L’e-Pedal rend la conduite de cette Leaf agréable, tout comme sa servodirection précise et sa suspension, qui masque efficacement les défauts du revêtement. Mais on ne s’attend pas à ce que cette compacte « verte », qui se veut abordable de surcroît, soit plus performante qu’une Nissan Altima. Un moteur de 110 kW (plutôt que 80) produisant un couple phénoménal (236 lb-pi) permet à cette Leaf d’abattre les 100 km/h en 8 s, alors qu’une Altima 2018 à moteur 4-cylindres le fait en 8,7 s et l’ancienne Leaf en 10,5 s.

Pour le Canada, le constructeur a constitué une dotation de série relativement complète. Elle comprend des sièges chauffants avant et arrière, un volant chauffant, un chauffe-batterie, mais aussi le système e-Pedal, le câble de recharge de niveau 1 et 2 (120 v et 240 v), et un système de freinage d’urgence assisté. Il ne manque que les systèmes de connectivité CarPlay et Android Auto qu’on réserve aux versions SV et SL plus chères, tout comme une panoplie de dispositifs d’aide à la conduite. Un constat commun à plusieurs modèles rivaux.
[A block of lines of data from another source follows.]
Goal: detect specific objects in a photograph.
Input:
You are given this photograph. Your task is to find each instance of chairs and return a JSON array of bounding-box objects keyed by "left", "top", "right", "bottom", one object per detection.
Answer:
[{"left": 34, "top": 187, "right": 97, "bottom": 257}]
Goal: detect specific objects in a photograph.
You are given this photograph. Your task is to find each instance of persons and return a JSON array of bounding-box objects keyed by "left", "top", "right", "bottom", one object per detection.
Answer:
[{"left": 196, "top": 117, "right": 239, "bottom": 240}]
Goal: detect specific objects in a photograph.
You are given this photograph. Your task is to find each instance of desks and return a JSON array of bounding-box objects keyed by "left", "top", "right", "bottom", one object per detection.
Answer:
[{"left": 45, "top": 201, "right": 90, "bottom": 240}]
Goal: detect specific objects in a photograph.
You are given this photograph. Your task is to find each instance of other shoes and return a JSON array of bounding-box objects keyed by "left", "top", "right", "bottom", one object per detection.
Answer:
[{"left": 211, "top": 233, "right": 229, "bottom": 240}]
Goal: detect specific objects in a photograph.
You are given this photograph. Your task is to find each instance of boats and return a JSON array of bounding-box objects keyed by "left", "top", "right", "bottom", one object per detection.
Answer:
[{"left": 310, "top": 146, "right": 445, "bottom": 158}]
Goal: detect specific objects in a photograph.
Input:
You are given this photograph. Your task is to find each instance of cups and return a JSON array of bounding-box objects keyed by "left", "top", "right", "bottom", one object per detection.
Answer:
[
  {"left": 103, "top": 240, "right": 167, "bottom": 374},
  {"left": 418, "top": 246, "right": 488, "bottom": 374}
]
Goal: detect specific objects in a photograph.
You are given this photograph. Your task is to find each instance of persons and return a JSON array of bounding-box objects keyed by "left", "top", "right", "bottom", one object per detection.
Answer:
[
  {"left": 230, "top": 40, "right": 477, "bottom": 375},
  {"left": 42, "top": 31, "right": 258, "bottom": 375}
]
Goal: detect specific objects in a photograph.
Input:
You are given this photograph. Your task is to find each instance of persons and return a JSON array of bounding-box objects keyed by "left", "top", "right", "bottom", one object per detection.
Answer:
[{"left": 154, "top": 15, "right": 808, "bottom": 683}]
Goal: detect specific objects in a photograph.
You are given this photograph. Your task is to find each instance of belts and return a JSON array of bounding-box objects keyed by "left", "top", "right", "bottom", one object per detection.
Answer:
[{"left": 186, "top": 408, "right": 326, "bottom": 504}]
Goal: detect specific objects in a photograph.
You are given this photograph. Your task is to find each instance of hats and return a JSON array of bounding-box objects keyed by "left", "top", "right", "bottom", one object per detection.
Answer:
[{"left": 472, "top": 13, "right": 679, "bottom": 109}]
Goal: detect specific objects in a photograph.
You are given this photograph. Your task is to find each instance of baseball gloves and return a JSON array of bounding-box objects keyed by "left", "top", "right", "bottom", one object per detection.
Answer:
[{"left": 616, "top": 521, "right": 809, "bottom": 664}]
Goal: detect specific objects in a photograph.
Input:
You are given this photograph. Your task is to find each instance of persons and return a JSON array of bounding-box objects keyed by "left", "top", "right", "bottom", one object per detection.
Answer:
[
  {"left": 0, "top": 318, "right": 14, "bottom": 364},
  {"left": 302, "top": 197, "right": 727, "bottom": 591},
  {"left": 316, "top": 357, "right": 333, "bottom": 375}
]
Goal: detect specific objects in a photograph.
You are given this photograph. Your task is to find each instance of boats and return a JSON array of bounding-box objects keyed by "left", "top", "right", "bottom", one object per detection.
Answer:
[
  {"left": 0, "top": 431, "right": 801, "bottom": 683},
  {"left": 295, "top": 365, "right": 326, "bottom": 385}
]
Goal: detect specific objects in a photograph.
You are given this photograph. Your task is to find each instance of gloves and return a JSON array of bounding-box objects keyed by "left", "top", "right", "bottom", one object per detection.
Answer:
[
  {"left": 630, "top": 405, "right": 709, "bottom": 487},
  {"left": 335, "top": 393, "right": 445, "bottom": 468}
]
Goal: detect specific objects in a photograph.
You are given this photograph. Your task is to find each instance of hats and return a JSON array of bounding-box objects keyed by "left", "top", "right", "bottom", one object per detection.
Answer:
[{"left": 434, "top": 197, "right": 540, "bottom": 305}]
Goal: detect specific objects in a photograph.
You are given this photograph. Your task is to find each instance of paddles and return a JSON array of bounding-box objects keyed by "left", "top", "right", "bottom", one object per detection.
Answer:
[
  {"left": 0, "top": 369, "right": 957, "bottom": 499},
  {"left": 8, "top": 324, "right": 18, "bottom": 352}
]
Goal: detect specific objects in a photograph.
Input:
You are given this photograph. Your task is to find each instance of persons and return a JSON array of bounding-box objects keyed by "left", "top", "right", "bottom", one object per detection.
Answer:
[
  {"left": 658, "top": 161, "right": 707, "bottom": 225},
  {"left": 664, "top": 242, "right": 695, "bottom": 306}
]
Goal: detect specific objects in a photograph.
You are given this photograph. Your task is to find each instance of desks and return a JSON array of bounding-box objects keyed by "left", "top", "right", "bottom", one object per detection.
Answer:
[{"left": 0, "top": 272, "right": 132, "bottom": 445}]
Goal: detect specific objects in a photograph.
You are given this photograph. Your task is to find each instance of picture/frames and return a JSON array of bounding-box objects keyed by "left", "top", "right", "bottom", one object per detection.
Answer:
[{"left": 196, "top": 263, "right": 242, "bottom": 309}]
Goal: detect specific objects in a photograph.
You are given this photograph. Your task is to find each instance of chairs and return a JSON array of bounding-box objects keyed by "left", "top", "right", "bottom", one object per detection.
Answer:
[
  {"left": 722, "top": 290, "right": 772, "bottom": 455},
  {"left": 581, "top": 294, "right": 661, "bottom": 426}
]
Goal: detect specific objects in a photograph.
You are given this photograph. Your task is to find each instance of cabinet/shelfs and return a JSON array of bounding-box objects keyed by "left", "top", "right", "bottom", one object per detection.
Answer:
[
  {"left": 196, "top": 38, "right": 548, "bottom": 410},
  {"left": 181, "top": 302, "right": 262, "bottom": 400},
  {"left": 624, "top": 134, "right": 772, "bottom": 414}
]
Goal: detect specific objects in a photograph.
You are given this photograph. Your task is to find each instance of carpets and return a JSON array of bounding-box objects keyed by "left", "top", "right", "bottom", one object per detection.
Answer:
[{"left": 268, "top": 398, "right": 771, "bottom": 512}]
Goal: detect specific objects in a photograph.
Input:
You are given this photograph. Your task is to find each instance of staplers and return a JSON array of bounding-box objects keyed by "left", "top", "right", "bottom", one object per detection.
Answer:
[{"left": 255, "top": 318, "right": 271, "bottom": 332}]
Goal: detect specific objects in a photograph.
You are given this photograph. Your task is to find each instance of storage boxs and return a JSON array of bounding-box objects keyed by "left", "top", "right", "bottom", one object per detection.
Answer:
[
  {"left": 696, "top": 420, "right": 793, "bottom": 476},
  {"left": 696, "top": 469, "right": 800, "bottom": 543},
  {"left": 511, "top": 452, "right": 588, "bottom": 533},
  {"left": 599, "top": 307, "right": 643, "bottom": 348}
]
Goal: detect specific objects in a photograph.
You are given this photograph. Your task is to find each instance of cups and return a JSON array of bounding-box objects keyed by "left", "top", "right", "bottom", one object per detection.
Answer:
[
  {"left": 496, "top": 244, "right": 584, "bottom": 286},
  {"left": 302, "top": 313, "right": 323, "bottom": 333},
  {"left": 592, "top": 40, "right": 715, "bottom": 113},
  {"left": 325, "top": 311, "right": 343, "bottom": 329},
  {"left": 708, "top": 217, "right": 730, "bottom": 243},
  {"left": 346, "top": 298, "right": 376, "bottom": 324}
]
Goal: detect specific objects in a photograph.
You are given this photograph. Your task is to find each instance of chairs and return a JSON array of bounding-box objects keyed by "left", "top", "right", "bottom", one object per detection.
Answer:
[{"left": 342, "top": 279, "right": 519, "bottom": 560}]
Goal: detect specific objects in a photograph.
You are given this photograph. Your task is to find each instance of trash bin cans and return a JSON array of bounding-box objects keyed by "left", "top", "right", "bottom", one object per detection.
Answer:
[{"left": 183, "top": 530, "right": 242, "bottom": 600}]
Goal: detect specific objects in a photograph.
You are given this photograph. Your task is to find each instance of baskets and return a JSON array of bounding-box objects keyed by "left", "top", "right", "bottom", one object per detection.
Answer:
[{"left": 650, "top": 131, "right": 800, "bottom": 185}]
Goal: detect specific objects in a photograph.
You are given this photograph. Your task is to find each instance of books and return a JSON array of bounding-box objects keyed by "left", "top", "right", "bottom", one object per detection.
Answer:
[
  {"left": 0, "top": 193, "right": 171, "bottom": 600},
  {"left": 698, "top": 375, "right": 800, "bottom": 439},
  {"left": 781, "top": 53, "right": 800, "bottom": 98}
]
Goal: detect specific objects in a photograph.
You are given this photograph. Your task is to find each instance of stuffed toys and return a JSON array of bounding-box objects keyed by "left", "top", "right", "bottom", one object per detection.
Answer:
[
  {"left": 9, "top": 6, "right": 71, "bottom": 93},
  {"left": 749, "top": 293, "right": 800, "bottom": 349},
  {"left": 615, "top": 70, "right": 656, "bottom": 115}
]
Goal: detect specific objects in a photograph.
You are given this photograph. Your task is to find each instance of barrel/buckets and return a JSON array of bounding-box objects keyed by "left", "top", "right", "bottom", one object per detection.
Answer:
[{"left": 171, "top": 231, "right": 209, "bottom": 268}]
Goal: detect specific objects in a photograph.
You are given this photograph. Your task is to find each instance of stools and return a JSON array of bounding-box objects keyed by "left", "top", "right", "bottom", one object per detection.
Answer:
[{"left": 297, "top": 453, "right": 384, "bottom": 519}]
Rappelons, enfin, que la nouvelle Leaf est éligible à l’incitatif à l’achat de 8 000 $ du gouvernement du Québec, de même qu’au nouvel incitatif de 2 000 $ proposé par la Ville de Laval à ses résidents. Tout compté, cela fait de la Leaf S, la version d’entrée de gamme, une voiture plus abordable qu’une Altima S, mais surtout nettement plus écoperformante!

 

FICHE TECHNIQUE

• Prix de base — 35 998 $ (S); 39 598 $ (SV); 41 998 $ (SL).

• Transport et préparation — 1 990 $

• Groupe motopropulseur — Moteur électrique synchrone à courant alternatif de 110 kW (147 ch), 236 lb-pi. Batterie au lithium-ion de 40 kWh. Chargeur embarqué de 6,6 kW. Roues avant motrices.

• Particularités — Suspension indépendante aux roues avant; poutre de torsion avec barre stabilisatrice à l’arrière. Freins à disque aux quatre roues. Système ePedal. Antiblocage de série. Pneus : P205/55R16 (S); P215/50R17 (SV et SL).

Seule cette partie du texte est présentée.